# [Kaynak Metin]
★ ★ ★
Julius Caesar’ın şehri Roma’da keşif turuna çıkmadan önce kent haritasını elinize alıp tatil sürenizi de göz önüne alarak bir gezi rotası oluşturabilirsiniz. Ben kendi turumda kullandığım rotayı baz alarak (1. Vatikan bölgesi, 2. Navona Meydanı ve çevresi, 3. Kolezyum ve çevresi şeklinde 3 merkez nokta belirlemiştim) görülmesi gereken yerleri size tanıtmaya çalışacağım.

Bavulunuzda mutlaka olması gereken spor ayakkabılarınızı ayağınıza giyip ve sırt çantanıza haritanızı, gezi kitabınızı ve suyunuzu da yerleştirdiyseniz, artık kendinizi Roma’nın sokaklarına, meydanlarına ve tarihi mekanlarına bırakabilirsiniz!
Vatikan
Roma il sınırları içinde kalan, Katolik mezhebinin yönetim merkezi olan devlettir ve dünyanın yüzölçümü olarak en küçük ülkesidir. Papa hem devlet başkanı, hem de Katolik mezhebinin ruhani lideridir. Vatikan duvarları San Pietro Meydanı (ana meydan), San Pietro Bazilikası, Vatikan Müzeleri ve Sistine Şapeli’ni içine alır.
San Pietro Meydanı (Piazza San Pietro)

Vatikan’ın merkezi, dünyanın da en önemli meydanlarından biridir. Papa her çarşamba bu meydanda vaaz verir ve binlerce insanı kutsar. Ünlü heykeltıraş Bernini tarafından 1600’lerin ortasında tasarlanan meydan 284 adet sütun ile çevrilidir. Sütunların tepesindeki yarım ay şeklindeki kemerler üzerinde de 96 aziz ve şehide ait heykeller bulunur. Meydanın ortasında İskenderiye’den (Mısır) getirilen 25,5 metre yüksekliğindeki Mısır obeliski ve dikilitaşın üstünde de çapraz haç yer alır. Meydanda ayrıca iki adet çeşme vardır. San Pietro Bazilikası tüm ihtişamıyla meydanda yükselir; mermer kolonları ve muhteşem ahşap oymalı kapısını izleyerek beklediğiniz giriş kuyruğunda git gide bazilikanın cazibesine kapılırsınız.
San Pietro Bazilikası (Basilica di San Pietro)
★ ★ ★
# [Verilen Malzeme]

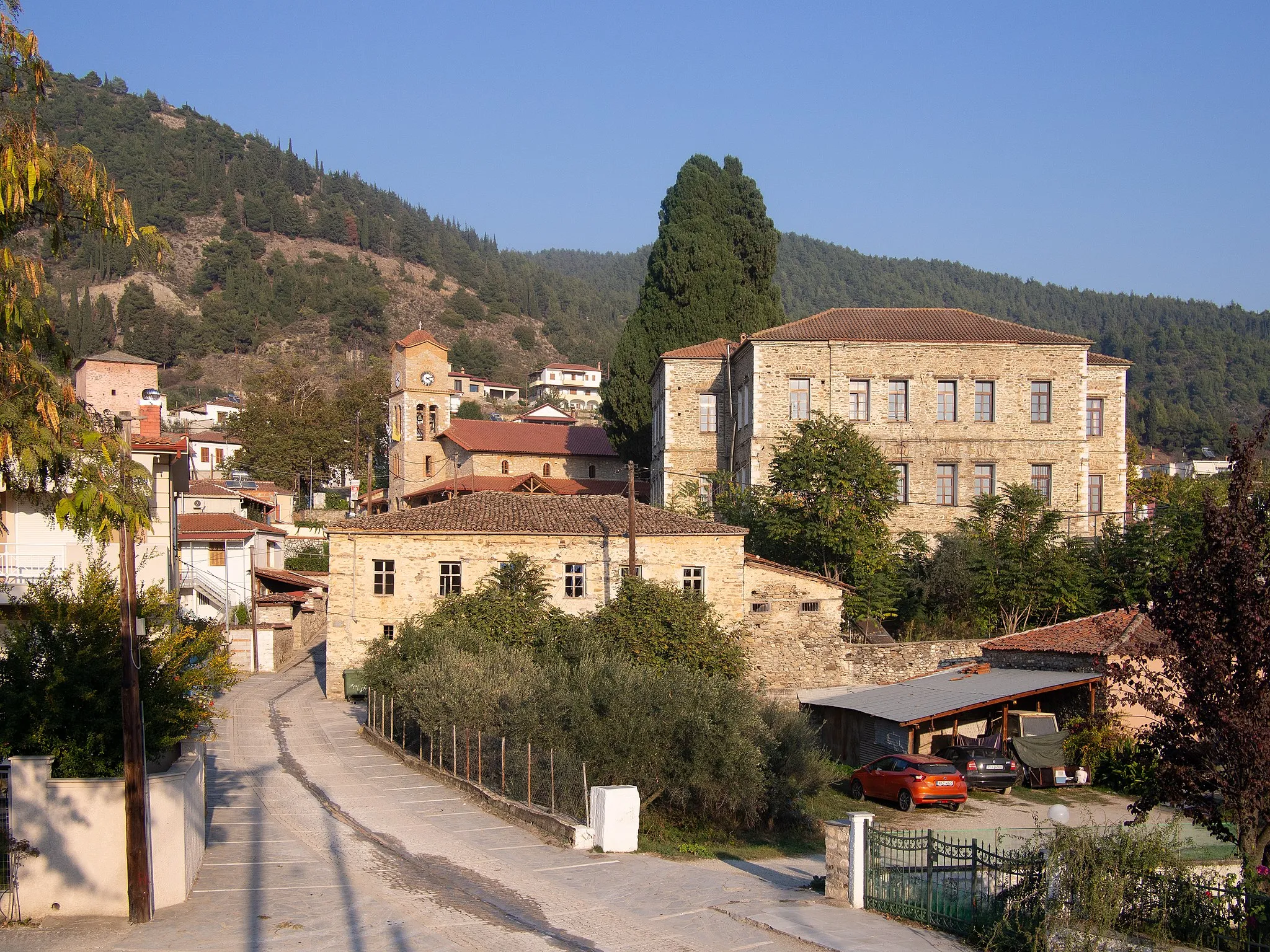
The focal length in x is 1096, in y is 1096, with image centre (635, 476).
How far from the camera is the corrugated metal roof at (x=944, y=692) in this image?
★ ★ ★
# [Çalışma Yönergesi]
Şu üç ifade kaynak metinle örtüşüyor mu: (a) Papa her çarşamba San Pietro Meydanı’nda vaaz verir. (b) San Pietro Meydanı 96 sütunla çevrilidir. (c) Meydandaki obelisk Atina’dan getirilmiştir. Her biri için evet ya da hayır deyin ve kararı belirleyen sözleri metinden birebir alıntılayın. Malzemenin bu çalışmada hiçbir rolü yoktur.

# [Eksiksiz Cevap]
(a) Evet: "Papa her çarşamba bu meydanda vaaz verir ve binlerce insanı kutsar."
(b) Hayır: "meydan 284 adet sütun ile çevrilidir."
(c) Hayır: "Meydanın ortasında İskenderiye’den (Mısır) getirilen 25,5 metre yüksekliğindeki Mısır obeliski"